**Passage présenté:**
▬▬▬▬▬▬

Cette équipe éditoriale composée de trois fonctions spécifiques nécessitent un modèle économique pertinent. Sans surprise, le modèle économique que recommande AcOBE doit reposer sur une pluralité des revenus.

Déjà, avec la publication à source unique basée sur des formats ouverts, l’inépuisabilité des livres universitaires est garantie. Elle contribue aux revenus issus de la vente des ouvrages.

Ensuite, la pluralité des formats d’une publication doit être tirée à l’avantage du lectorat et des presses universitaires. Ce compromis est possible avec le modèle freemium355, mis en place par OpenEdition356. Le modèle freemium permet, par exemple, l’accès ouvert du livre sur le web, mais demande une rétribution financière des lecteur·trice·s pour les versions au format pdf, ePub ou papier.

▬▬▬▬▬▬

**Liste:**
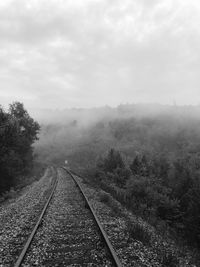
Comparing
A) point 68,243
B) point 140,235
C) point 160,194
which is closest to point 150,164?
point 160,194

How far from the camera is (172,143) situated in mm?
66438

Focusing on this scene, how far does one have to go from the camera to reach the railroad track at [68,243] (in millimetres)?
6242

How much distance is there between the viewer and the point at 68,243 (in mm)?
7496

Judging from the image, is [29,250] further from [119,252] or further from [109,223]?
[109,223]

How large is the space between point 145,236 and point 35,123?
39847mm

▬▬▬▬▬▬

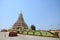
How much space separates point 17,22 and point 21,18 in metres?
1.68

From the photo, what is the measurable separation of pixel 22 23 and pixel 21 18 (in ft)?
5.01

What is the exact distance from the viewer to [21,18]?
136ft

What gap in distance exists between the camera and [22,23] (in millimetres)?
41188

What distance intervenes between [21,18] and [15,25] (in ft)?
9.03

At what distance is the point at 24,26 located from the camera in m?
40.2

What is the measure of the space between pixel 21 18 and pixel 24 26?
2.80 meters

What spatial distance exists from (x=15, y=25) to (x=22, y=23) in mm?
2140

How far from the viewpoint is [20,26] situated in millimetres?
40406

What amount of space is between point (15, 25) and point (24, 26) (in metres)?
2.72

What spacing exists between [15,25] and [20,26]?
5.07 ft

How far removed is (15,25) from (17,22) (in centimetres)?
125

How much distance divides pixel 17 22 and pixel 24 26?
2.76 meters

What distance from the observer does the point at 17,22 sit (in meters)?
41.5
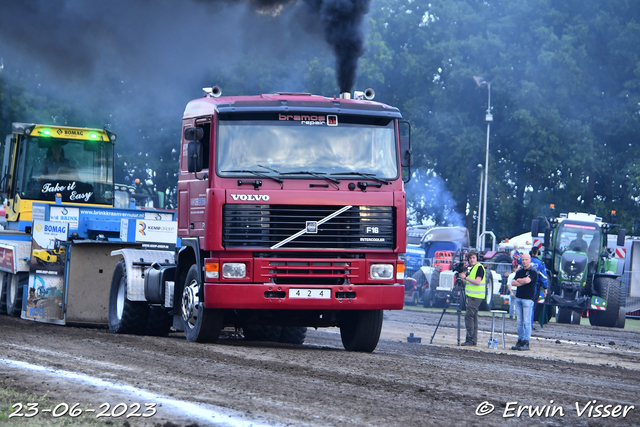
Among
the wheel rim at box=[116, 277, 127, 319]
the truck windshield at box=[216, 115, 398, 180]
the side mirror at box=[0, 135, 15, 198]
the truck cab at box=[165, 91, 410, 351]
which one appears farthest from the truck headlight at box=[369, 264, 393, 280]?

▬▬▬▬▬▬

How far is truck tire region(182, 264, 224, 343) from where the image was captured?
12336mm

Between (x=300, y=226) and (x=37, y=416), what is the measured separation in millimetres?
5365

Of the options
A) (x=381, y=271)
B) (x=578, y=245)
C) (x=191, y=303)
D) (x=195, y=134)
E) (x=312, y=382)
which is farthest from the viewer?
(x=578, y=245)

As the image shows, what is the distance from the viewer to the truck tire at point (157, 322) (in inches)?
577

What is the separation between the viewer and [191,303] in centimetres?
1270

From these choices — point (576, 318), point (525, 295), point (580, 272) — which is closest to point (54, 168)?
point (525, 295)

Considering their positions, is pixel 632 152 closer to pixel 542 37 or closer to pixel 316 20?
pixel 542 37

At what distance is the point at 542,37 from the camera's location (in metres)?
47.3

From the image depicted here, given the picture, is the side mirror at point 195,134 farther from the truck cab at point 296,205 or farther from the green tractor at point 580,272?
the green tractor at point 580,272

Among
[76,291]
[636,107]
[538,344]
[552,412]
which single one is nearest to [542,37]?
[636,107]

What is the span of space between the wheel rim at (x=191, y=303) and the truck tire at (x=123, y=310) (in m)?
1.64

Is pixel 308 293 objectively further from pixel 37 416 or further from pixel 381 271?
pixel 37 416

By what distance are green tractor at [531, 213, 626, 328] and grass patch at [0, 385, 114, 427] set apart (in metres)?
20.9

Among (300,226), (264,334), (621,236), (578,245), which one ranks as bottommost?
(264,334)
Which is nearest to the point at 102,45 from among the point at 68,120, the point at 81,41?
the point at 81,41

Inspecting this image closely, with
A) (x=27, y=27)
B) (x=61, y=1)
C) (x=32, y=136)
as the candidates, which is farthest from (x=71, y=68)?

▬▬▬▬▬▬

**Problèmes:**
[A] D'après le passage sur le modèle économique des presses universitaires, pour quelles versions d'un livre le modèle freemium demande-t-il une rétribution financière aux lecteurs ?
[B] Poursuivez le passage sur le modèle économique des presses universitaires après sa dernière phrase.

**Réponses:**
[A] Pour les versions au format pdf, ePub ou papier.

[B]
Enfin, la troisième source de revenus de l’infrastructure éditoriale doit provenir des universités elles-mêmes, conformément à la Recommandation de l’UNESCO vers une science ouverte publiée en 2021 et au Plan d’action diamant propulsé par plusieurs organisations européennes en 2022357. Aucune des presses interrogées ne survivrait sans le soutien de leur université. Les études mentionnées et discutées dans le présent rapport soulignent par ailleurs la nécessité pour les universités et leurs départements, de mutualiser leurs ressources et leurs compétences, que ce soit au niveau intra ou extra universitaire, en vue d’une amélioration des services proposés. La présence certaine dans le processus de publication des bibliothèques et des administrations de la recherche, entre autres, montre la dimension fondamentalement plurielle de l’édition universitaire. Ces organes universitaires participent à l’élaboration et à la dissémination de la science en Fédération Wallonie-Bruxelles et partout ailleurs.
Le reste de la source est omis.